Archived Newsroom • Press Release
World Radiocommunication Conference sets future course
countries sign treaty governing spectrum and satellite orbits
Geneva, 17 February 2012 – The World Radiocommunication
Conference 2012 (WRC-12) is set to conclude its deliberations today with the
signing of the Final Acts that revise the Radio Regulations, the international
treaty governing the use of radio-frequency spectrum and satellite orbits.
Over 3000 participants, representing 165 out of ITU’s 193 Member States
attended the four-week Conference, braving the extreme winter conditions
prevailing in Geneva. Over 100 Observers from among ITU’s 700 private sector
members along with international organizations also attended WRC-12.
The Conference was steered under the Chairmanship of Mr Tariq Al Awadhi of
the United Arab Emirates, along with six Vice-Chairmen: Mr Decker Anstrom
(United States), Mr Eric Fournier (France), Mr Albert Nalbandian (Armenia), Mr
Mahiddine Ouhadj (Algeria), Mr Habeeb Al-Shankiti (Saudi Arabia) and Mr Alan
Jamieson (New Zealand).
ITU Conference forges global consensus
WRC-12 Chairman Tariq Al Awadhi said, “The Conference set out to tackle very
complex issues related to radiocommunications and I am delighted that after four
weeks of sometimes difficult negotiations we have arrived at consensus that will
shape the way we communicate in the future.”
ITU Secretary-General Hamadoun Touré expressed satisfaction at the outcome of
the Conference. “WRC-12 has helped define new and better ways to regulate radio
services and applications, and represents a major contribution in making the
world a better place for all,” Dr Touré said. “The work done here will make the
world a better place to communicate – and that will make the world a better
place to live in.” He highlighted the achievements of WRC-12 in allocating
spectrum resources for mobile broadband and for addressing the digital dividend
issue which “now provides for a great deal of global harmonization of the use of
the 700 MHz band for all regions by the services which most need it”. He also
commended the delegates on the attention given to Earth observation
radiocommunication applications, which are crucial for monitoring and combating
climate change and for disaster prediction.
“Over the last four weeks, delegates from around the world have strived
towards paving the way for the future of wireless communications,” François
Rancy, Director of ITU’s Radiocommunication Bureau said. “By carefully reviewing
and revising the Radio Regulations, we have now firmly established the
foundations for radiocommunication technologies to serve the interests of users
Mr Rancy added that the Conference was a resounding success, having achieved
consensus on all technical matters as well as on other, more difficult issues.
Emerging from an overnight debate to finalize all technical and regulatory
decisions, WRC-12 also adopted a Resolution for cooperation and assistance to
the Palestine Authority to foster the development and technical operations of
its radiocommunication systems,
WRC-12 addressed some 30 agenda items related to frequency allocation and
frequency sharing for the efficient use of spectrum and orbital resources, thus
ensuring high quality radiocommunication services for mobile and satellite
communications, maritime and aeronautical transport as well as for scientific
purposes related to the environment, meteorology and climatology, disaster
prediction, mitigation and relief.
◇ ◇ ◇ ◇
WHAT YOU NEED TO DO
1. According to the press release, how many of ITU's Member States were represented at WRC-12?
2. Reproduce word for word the stretch of the press release that starts with "Over 3000 participants, representing" and ends after "also attended WRC-12.".
3. Decide whether each statement agrees with the press release, giving yes or no and quoting the words that settle it: (a) The Conference ran for four weeks. (b) Mr Eric Fournier chaired the Conference. (c) WRC-12 dealt with about 50 agenda items.

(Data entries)
◇ ◇ ◇ ◇
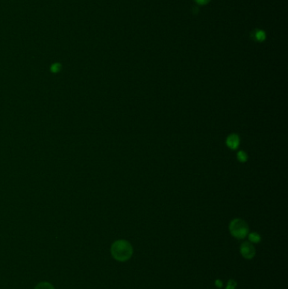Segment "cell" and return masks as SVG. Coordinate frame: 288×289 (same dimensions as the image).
Segmentation results:
<instances>
[{
    "instance_id": "6da1fadb",
    "label": "cell",
    "mask_w": 288,
    "mask_h": 289,
    "mask_svg": "<svg viewBox=\"0 0 288 289\" xmlns=\"http://www.w3.org/2000/svg\"><path fill=\"white\" fill-rule=\"evenodd\" d=\"M112 255L118 261H126L133 255L132 245L126 240H118L114 242L111 248Z\"/></svg>"
},
{
    "instance_id": "7a4b0ae2",
    "label": "cell",
    "mask_w": 288,
    "mask_h": 289,
    "mask_svg": "<svg viewBox=\"0 0 288 289\" xmlns=\"http://www.w3.org/2000/svg\"><path fill=\"white\" fill-rule=\"evenodd\" d=\"M229 229L231 235L238 239L244 238L248 233V226L243 220L237 218L232 220L230 223Z\"/></svg>"
},
{
    "instance_id": "3957f363",
    "label": "cell",
    "mask_w": 288,
    "mask_h": 289,
    "mask_svg": "<svg viewBox=\"0 0 288 289\" xmlns=\"http://www.w3.org/2000/svg\"><path fill=\"white\" fill-rule=\"evenodd\" d=\"M240 252H241L242 255L248 260L254 258L255 253H256L254 246L248 242H245L242 244L240 247Z\"/></svg>"
},
{
    "instance_id": "277c9868",
    "label": "cell",
    "mask_w": 288,
    "mask_h": 289,
    "mask_svg": "<svg viewBox=\"0 0 288 289\" xmlns=\"http://www.w3.org/2000/svg\"><path fill=\"white\" fill-rule=\"evenodd\" d=\"M227 146L231 150H235L237 149L238 146H239V143H240V140H239V137L238 135H237L235 134H232L231 135H229L228 137L227 138Z\"/></svg>"
},
{
    "instance_id": "5b68a950",
    "label": "cell",
    "mask_w": 288,
    "mask_h": 289,
    "mask_svg": "<svg viewBox=\"0 0 288 289\" xmlns=\"http://www.w3.org/2000/svg\"><path fill=\"white\" fill-rule=\"evenodd\" d=\"M248 239L252 243H257L261 240V237H260V234H258L257 232H251L248 234Z\"/></svg>"
},
{
    "instance_id": "8992f818",
    "label": "cell",
    "mask_w": 288,
    "mask_h": 289,
    "mask_svg": "<svg viewBox=\"0 0 288 289\" xmlns=\"http://www.w3.org/2000/svg\"><path fill=\"white\" fill-rule=\"evenodd\" d=\"M35 289H55V288H53V286H52L51 283H49V282H40V283H38V284L36 286Z\"/></svg>"
},
{
    "instance_id": "52a82bcc",
    "label": "cell",
    "mask_w": 288,
    "mask_h": 289,
    "mask_svg": "<svg viewBox=\"0 0 288 289\" xmlns=\"http://www.w3.org/2000/svg\"><path fill=\"white\" fill-rule=\"evenodd\" d=\"M237 158H238V160L240 161L244 162V161L248 160V155H247L243 151H240V152L237 153Z\"/></svg>"
},
{
    "instance_id": "ba28073f",
    "label": "cell",
    "mask_w": 288,
    "mask_h": 289,
    "mask_svg": "<svg viewBox=\"0 0 288 289\" xmlns=\"http://www.w3.org/2000/svg\"><path fill=\"white\" fill-rule=\"evenodd\" d=\"M236 287H237L236 281L233 279H231L228 281L226 289H236Z\"/></svg>"
},
{
    "instance_id": "9c48e42d",
    "label": "cell",
    "mask_w": 288,
    "mask_h": 289,
    "mask_svg": "<svg viewBox=\"0 0 288 289\" xmlns=\"http://www.w3.org/2000/svg\"><path fill=\"white\" fill-rule=\"evenodd\" d=\"M256 37H257V39H258L259 41H263L265 37V33H264L263 31H260V32H258V33H257V35H256Z\"/></svg>"
},
{
    "instance_id": "30bf717a",
    "label": "cell",
    "mask_w": 288,
    "mask_h": 289,
    "mask_svg": "<svg viewBox=\"0 0 288 289\" xmlns=\"http://www.w3.org/2000/svg\"><path fill=\"white\" fill-rule=\"evenodd\" d=\"M210 0H195V2L199 5H204L208 4Z\"/></svg>"
},
{
    "instance_id": "8fae6325",
    "label": "cell",
    "mask_w": 288,
    "mask_h": 289,
    "mask_svg": "<svg viewBox=\"0 0 288 289\" xmlns=\"http://www.w3.org/2000/svg\"><path fill=\"white\" fill-rule=\"evenodd\" d=\"M215 285H216V286L218 288H222V286H223L222 281V280H220V279L216 280V282H215Z\"/></svg>"
}]
</instances>
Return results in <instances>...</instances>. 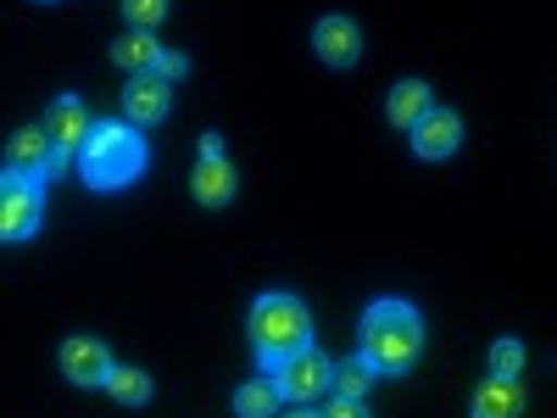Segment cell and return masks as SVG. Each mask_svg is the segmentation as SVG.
I'll return each instance as SVG.
<instances>
[{
  "label": "cell",
  "instance_id": "6da1fadb",
  "mask_svg": "<svg viewBox=\"0 0 557 418\" xmlns=\"http://www.w3.org/2000/svg\"><path fill=\"white\" fill-rule=\"evenodd\" d=\"M424 352V318L412 312V302H374L362 312V362L374 374H407Z\"/></svg>",
  "mask_w": 557,
  "mask_h": 418
},
{
  "label": "cell",
  "instance_id": "7a4b0ae2",
  "mask_svg": "<svg viewBox=\"0 0 557 418\" xmlns=\"http://www.w3.org/2000/svg\"><path fill=\"white\" fill-rule=\"evenodd\" d=\"M146 162H151V151L139 139V128H128V123H96L78 146V173L89 190H123V184L146 173Z\"/></svg>",
  "mask_w": 557,
  "mask_h": 418
},
{
  "label": "cell",
  "instance_id": "3957f363",
  "mask_svg": "<svg viewBox=\"0 0 557 418\" xmlns=\"http://www.w3.org/2000/svg\"><path fill=\"white\" fill-rule=\"evenodd\" d=\"M251 346H257L262 368H273V362H285L290 352L312 346V318H307V307H301L296 296H285V291L257 296V307H251Z\"/></svg>",
  "mask_w": 557,
  "mask_h": 418
},
{
  "label": "cell",
  "instance_id": "277c9868",
  "mask_svg": "<svg viewBox=\"0 0 557 418\" xmlns=\"http://www.w3.org/2000/svg\"><path fill=\"white\" fill-rule=\"evenodd\" d=\"M330 357H323L318 346H301V352H290L285 362H273V391H278V402H318L323 391H330Z\"/></svg>",
  "mask_w": 557,
  "mask_h": 418
},
{
  "label": "cell",
  "instance_id": "5b68a950",
  "mask_svg": "<svg viewBox=\"0 0 557 418\" xmlns=\"http://www.w3.org/2000/svg\"><path fill=\"white\" fill-rule=\"evenodd\" d=\"M45 218L39 184L23 173H0V241H28Z\"/></svg>",
  "mask_w": 557,
  "mask_h": 418
},
{
  "label": "cell",
  "instance_id": "8992f818",
  "mask_svg": "<svg viewBox=\"0 0 557 418\" xmlns=\"http://www.w3.org/2000/svg\"><path fill=\"white\" fill-rule=\"evenodd\" d=\"M7 168L34 179V184H51L67 168V157H57V146H51V134H45V128H17L12 146H7Z\"/></svg>",
  "mask_w": 557,
  "mask_h": 418
},
{
  "label": "cell",
  "instance_id": "52a82bcc",
  "mask_svg": "<svg viewBox=\"0 0 557 418\" xmlns=\"http://www.w3.org/2000/svg\"><path fill=\"white\" fill-rule=\"evenodd\" d=\"M462 146V118L457 112H424V118H418L412 123V151L418 157H424V162H441V157H451Z\"/></svg>",
  "mask_w": 557,
  "mask_h": 418
},
{
  "label": "cell",
  "instance_id": "ba28073f",
  "mask_svg": "<svg viewBox=\"0 0 557 418\" xmlns=\"http://www.w3.org/2000/svg\"><path fill=\"white\" fill-rule=\"evenodd\" d=\"M62 374H67L73 385H107L112 352H107L101 341H89V335H73V341L62 346Z\"/></svg>",
  "mask_w": 557,
  "mask_h": 418
},
{
  "label": "cell",
  "instance_id": "9c48e42d",
  "mask_svg": "<svg viewBox=\"0 0 557 418\" xmlns=\"http://www.w3.org/2000/svg\"><path fill=\"white\" fill-rule=\"evenodd\" d=\"M39 128L51 134L57 157H73V151L84 146V134H89V112H84V101H78V96H57V107L45 112V123H39Z\"/></svg>",
  "mask_w": 557,
  "mask_h": 418
},
{
  "label": "cell",
  "instance_id": "30bf717a",
  "mask_svg": "<svg viewBox=\"0 0 557 418\" xmlns=\"http://www.w3.org/2000/svg\"><path fill=\"white\" fill-rule=\"evenodd\" d=\"M312 51L330 62V67H351V62L362 57V34H357L351 17H323V23L312 28Z\"/></svg>",
  "mask_w": 557,
  "mask_h": 418
},
{
  "label": "cell",
  "instance_id": "8fae6325",
  "mask_svg": "<svg viewBox=\"0 0 557 418\" xmlns=\"http://www.w3.org/2000/svg\"><path fill=\"white\" fill-rule=\"evenodd\" d=\"M123 112L134 128H146V123H162L168 118V84L157 73H134L128 89H123Z\"/></svg>",
  "mask_w": 557,
  "mask_h": 418
},
{
  "label": "cell",
  "instance_id": "7c38bea8",
  "mask_svg": "<svg viewBox=\"0 0 557 418\" xmlns=\"http://www.w3.org/2000/svg\"><path fill=\"white\" fill-rule=\"evenodd\" d=\"M190 190H196L201 207H228V201H235V190H240V179H235V168H228L223 157H201Z\"/></svg>",
  "mask_w": 557,
  "mask_h": 418
},
{
  "label": "cell",
  "instance_id": "4fadbf2b",
  "mask_svg": "<svg viewBox=\"0 0 557 418\" xmlns=\"http://www.w3.org/2000/svg\"><path fill=\"white\" fill-rule=\"evenodd\" d=\"M524 413V391H519V380H485L480 391H474V418H519Z\"/></svg>",
  "mask_w": 557,
  "mask_h": 418
},
{
  "label": "cell",
  "instance_id": "5bb4252c",
  "mask_svg": "<svg viewBox=\"0 0 557 418\" xmlns=\"http://www.w3.org/2000/svg\"><path fill=\"white\" fill-rule=\"evenodd\" d=\"M430 107H435V101H430V84H424V78H401V84L391 89V101H385V112H391V123H396V128H401V123L412 128Z\"/></svg>",
  "mask_w": 557,
  "mask_h": 418
},
{
  "label": "cell",
  "instance_id": "9a60e30c",
  "mask_svg": "<svg viewBox=\"0 0 557 418\" xmlns=\"http://www.w3.org/2000/svg\"><path fill=\"white\" fill-rule=\"evenodd\" d=\"M112 57H117V67H128V73H151V67H157V57H162V45H157V34L128 28V34L112 45Z\"/></svg>",
  "mask_w": 557,
  "mask_h": 418
},
{
  "label": "cell",
  "instance_id": "2e32d148",
  "mask_svg": "<svg viewBox=\"0 0 557 418\" xmlns=\"http://www.w3.org/2000/svg\"><path fill=\"white\" fill-rule=\"evenodd\" d=\"M235 413H240V418H273V413H278V391H273V380H251V385H240V391H235Z\"/></svg>",
  "mask_w": 557,
  "mask_h": 418
},
{
  "label": "cell",
  "instance_id": "e0dca14e",
  "mask_svg": "<svg viewBox=\"0 0 557 418\" xmlns=\"http://www.w3.org/2000/svg\"><path fill=\"white\" fill-rule=\"evenodd\" d=\"M107 391H112L117 402H128V407L151 402V380L139 374V368H112V374H107Z\"/></svg>",
  "mask_w": 557,
  "mask_h": 418
},
{
  "label": "cell",
  "instance_id": "ac0fdd59",
  "mask_svg": "<svg viewBox=\"0 0 557 418\" xmlns=\"http://www.w3.org/2000/svg\"><path fill=\"white\" fill-rule=\"evenodd\" d=\"M368 380H374V368H368L362 357H351V362H341L335 374H330V391H335V396H357V402H362Z\"/></svg>",
  "mask_w": 557,
  "mask_h": 418
},
{
  "label": "cell",
  "instance_id": "d6986e66",
  "mask_svg": "<svg viewBox=\"0 0 557 418\" xmlns=\"http://www.w3.org/2000/svg\"><path fill=\"white\" fill-rule=\"evenodd\" d=\"M519 368H524V346H519L513 335H502V341L491 346V374H496V380H519Z\"/></svg>",
  "mask_w": 557,
  "mask_h": 418
},
{
  "label": "cell",
  "instance_id": "ffe728a7",
  "mask_svg": "<svg viewBox=\"0 0 557 418\" xmlns=\"http://www.w3.org/2000/svg\"><path fill=\"white\" fill-rule=\"evenodd\" d=\"M123 17H128V28L151 34V28L168 17V0H123Z\"/></svg>",
  "mask_w": 557,
  "mask_h": 418
},
{
  "label": "cell",
  "instance_id": "44dd1931",
  "mask_svg": "<svg viewBox=\"0 0 557 418\" xmlns=\"http://www.w3.org/2000/svg\"><path fill=\"white\" fill-rule=\"evenodd\" d=\"M323 418H368V407H362L357 396H335V402H330V413H323Z\"/></svg>",
  "mask_w": 557,
  "mask_h": 418
},
{
  "label": "cell",
  "instance_id": "7402d4cb",
  "mask_svg": "<svg viewBox=\"0 0 557 418\" xmlns=\"http://www.w3.org/2000/svg\"><path fill=\"white\" fill-rule=\"evenodd\" d=\"M151 73H157V78H162V84H173V78H184V57H173V51H162V57H157V67H151Z\"/></svg>",
  "mask_w": 557,
  "mask_h": 418
},
{
  "label": "cell",
  "instance_id": "603a6c76",
  "mask_svg": "<svg viewBox=\"0 0 557 418\" xmlns=\"http://www.w3.org/2000/svg\"><path fill=\"white\" fill-rule=\"evenodd\" d=\"M201 157H223V134H201Z\"/></svg>",
  "mask_w": 557,
  "mask_h": 418
},
{
  "label": "cell",
  "instance_id": "cb8c5ba5",
  "mask_svg": "<svg viewBox=\"0 0 557 418\" xmlns=\"http://www.w3.org/2000/svg\"><path fill=\"white\" fill-rule=\"evenodd\" d=\"M285 418H318V413H307V407H296V413H285Z\"/></svg>",
  "mask_w": 557,
  "mask_h": 418
}]
</instances>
◇ ◇ ◇ ◇
EXPECTED ANSWERS
1. 165 out of ITU's 193 Member States.

2.
Over 3000 participants, representing 165 out of ITU’s 193 Member States
attended the four-week Conference, braving the extreme winter conditions
prevailing in Geneva. Over 100 Observers from among ITU’s 700 private sector
members along with international organizations also attended WRC-12.

3.
(a) Yes: "attended the four-week Conference"
(b) No: "The Conference was steered under the Chairmanship of Mr Tariq Al Awadhi of the United Arab Emirates"
(c) No: "WRC-12 addressed some 30 agenda items"